The surviving section of wall is immediately south of the site of St Benedict's Gate. It is just under 37 metres long, stands to a maximum height of 4.6 metres and has a maximum thickness of 1.8 metres. The ground here rises up Grapes Hill and the south end of the wall is nearly 4 metres above the level of the road at the site of the gate. [1] There is no surviving evidence to show that this section had an arcade on the inner side. The top of the wall and the wall walk was presumably ramped or stepped and the slope makes arches on the inner side of the wall on this section unlikely. The top of the wall is now rounded and at no point is there evidence to mark the position and width of the wall walk.

On the west or outer side of the wall at the north end are the remains of two loops 6.4 metres apart and towards the centre of the wall, and at a higher level, a group of bricks that may be a third loop.

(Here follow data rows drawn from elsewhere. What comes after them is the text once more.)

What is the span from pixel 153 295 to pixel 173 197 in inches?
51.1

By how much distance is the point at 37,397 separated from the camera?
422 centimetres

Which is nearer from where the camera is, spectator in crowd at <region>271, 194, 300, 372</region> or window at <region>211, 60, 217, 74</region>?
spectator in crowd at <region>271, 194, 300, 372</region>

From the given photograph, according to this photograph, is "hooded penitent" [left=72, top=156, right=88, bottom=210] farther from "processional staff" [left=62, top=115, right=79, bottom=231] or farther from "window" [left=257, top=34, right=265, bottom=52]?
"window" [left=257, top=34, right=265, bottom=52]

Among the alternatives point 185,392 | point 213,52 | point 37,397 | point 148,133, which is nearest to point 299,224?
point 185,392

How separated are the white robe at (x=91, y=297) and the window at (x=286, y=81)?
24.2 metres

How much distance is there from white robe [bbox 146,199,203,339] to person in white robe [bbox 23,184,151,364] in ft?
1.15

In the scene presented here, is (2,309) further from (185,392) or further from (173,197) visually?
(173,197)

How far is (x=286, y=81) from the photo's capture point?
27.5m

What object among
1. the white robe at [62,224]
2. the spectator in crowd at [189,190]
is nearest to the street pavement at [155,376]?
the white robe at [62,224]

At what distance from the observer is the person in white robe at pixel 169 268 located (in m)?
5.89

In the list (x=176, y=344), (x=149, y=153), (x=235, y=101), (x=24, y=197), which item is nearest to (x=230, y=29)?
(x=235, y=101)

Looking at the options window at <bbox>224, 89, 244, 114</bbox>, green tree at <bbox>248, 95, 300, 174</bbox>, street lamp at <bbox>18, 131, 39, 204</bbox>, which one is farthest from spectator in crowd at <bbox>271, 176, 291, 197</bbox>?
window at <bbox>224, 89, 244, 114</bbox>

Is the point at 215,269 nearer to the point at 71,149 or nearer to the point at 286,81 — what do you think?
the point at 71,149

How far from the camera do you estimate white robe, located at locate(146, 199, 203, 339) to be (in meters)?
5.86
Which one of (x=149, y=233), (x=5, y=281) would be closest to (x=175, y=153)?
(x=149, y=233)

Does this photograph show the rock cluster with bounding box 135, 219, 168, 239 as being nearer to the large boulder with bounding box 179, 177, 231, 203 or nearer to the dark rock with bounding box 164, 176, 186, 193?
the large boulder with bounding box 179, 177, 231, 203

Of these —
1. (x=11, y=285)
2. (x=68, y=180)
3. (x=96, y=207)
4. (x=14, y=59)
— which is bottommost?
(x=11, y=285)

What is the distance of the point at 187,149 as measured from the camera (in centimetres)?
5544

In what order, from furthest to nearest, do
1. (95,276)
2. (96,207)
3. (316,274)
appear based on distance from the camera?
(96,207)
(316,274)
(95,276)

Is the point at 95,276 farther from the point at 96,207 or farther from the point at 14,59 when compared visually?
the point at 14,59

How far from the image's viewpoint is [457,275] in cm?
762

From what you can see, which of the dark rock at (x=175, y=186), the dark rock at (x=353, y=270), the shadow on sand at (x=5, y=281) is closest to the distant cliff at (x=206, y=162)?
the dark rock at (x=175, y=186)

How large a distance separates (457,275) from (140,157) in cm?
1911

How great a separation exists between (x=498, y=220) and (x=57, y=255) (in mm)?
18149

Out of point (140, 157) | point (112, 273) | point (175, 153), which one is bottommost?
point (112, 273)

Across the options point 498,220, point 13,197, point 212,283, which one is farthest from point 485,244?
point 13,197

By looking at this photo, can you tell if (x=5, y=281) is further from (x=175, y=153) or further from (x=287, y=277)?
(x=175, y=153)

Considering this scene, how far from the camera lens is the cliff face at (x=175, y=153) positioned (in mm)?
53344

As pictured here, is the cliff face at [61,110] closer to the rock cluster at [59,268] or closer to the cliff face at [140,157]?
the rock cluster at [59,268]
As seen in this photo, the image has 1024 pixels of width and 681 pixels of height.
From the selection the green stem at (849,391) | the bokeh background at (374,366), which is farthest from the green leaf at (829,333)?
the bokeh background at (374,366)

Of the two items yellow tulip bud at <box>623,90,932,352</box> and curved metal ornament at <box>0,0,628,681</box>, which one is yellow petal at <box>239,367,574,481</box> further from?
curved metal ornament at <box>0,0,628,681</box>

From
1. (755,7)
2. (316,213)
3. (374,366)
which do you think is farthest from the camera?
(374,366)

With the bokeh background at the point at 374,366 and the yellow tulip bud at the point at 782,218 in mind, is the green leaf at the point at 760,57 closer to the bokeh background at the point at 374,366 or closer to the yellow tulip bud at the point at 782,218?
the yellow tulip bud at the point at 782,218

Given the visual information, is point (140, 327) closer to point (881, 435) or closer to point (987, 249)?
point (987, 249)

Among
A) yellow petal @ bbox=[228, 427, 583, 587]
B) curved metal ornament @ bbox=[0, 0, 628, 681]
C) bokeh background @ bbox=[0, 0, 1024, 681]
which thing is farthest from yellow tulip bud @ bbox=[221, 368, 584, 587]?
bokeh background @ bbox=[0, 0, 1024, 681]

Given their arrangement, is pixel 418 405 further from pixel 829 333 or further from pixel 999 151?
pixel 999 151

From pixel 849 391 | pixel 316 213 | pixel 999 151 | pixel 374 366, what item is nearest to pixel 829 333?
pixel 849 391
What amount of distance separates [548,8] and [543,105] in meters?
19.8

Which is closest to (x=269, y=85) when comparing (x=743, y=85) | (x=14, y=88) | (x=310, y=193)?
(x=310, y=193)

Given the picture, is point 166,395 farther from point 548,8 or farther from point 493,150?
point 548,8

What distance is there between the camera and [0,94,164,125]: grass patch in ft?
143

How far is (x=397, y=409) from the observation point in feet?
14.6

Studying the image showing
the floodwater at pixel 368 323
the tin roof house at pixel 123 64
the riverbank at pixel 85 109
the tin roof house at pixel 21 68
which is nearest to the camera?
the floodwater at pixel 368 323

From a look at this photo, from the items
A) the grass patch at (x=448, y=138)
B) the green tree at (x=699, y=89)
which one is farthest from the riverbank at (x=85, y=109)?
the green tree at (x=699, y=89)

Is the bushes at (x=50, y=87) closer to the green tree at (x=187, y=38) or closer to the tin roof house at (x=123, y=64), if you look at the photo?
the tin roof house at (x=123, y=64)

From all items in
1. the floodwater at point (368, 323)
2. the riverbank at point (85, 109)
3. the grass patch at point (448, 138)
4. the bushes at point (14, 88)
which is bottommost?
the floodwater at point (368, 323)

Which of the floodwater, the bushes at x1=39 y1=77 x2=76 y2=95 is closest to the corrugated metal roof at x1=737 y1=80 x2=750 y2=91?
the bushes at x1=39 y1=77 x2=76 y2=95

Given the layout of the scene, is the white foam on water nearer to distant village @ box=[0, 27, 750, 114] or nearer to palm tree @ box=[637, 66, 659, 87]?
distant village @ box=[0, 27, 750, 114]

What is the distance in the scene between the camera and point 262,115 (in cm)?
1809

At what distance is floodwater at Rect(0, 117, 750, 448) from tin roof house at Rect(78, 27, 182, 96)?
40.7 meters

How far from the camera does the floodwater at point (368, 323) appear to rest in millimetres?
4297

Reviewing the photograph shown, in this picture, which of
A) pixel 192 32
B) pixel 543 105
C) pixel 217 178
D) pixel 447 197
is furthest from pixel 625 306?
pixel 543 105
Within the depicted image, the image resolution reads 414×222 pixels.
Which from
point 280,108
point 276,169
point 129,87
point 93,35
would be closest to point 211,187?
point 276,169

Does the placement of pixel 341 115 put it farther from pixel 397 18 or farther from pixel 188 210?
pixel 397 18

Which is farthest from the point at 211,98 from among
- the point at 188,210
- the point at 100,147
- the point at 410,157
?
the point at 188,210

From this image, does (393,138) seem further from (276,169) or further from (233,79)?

The east or inner side of the wall retains evidence of the buildings that were constructed hard against both sides of the wall in the late 18th and 19th centuries. When these houses were demolished a large area of the face of the wall was lost.

At the south end of this section there was an intermediate tower. Collins states that this tower was demolished in 1876 but part of a broad inner arch survived until the 1950s though nothing is visible now above ground.

Between 1951 and 1953 archaeological excavations were carried out on the site of St Benedict's Gate and the wall on either side. A trench was cut across the line of the outer ditch on the west side of this section of wall where the full profile of the ditch was uncovered.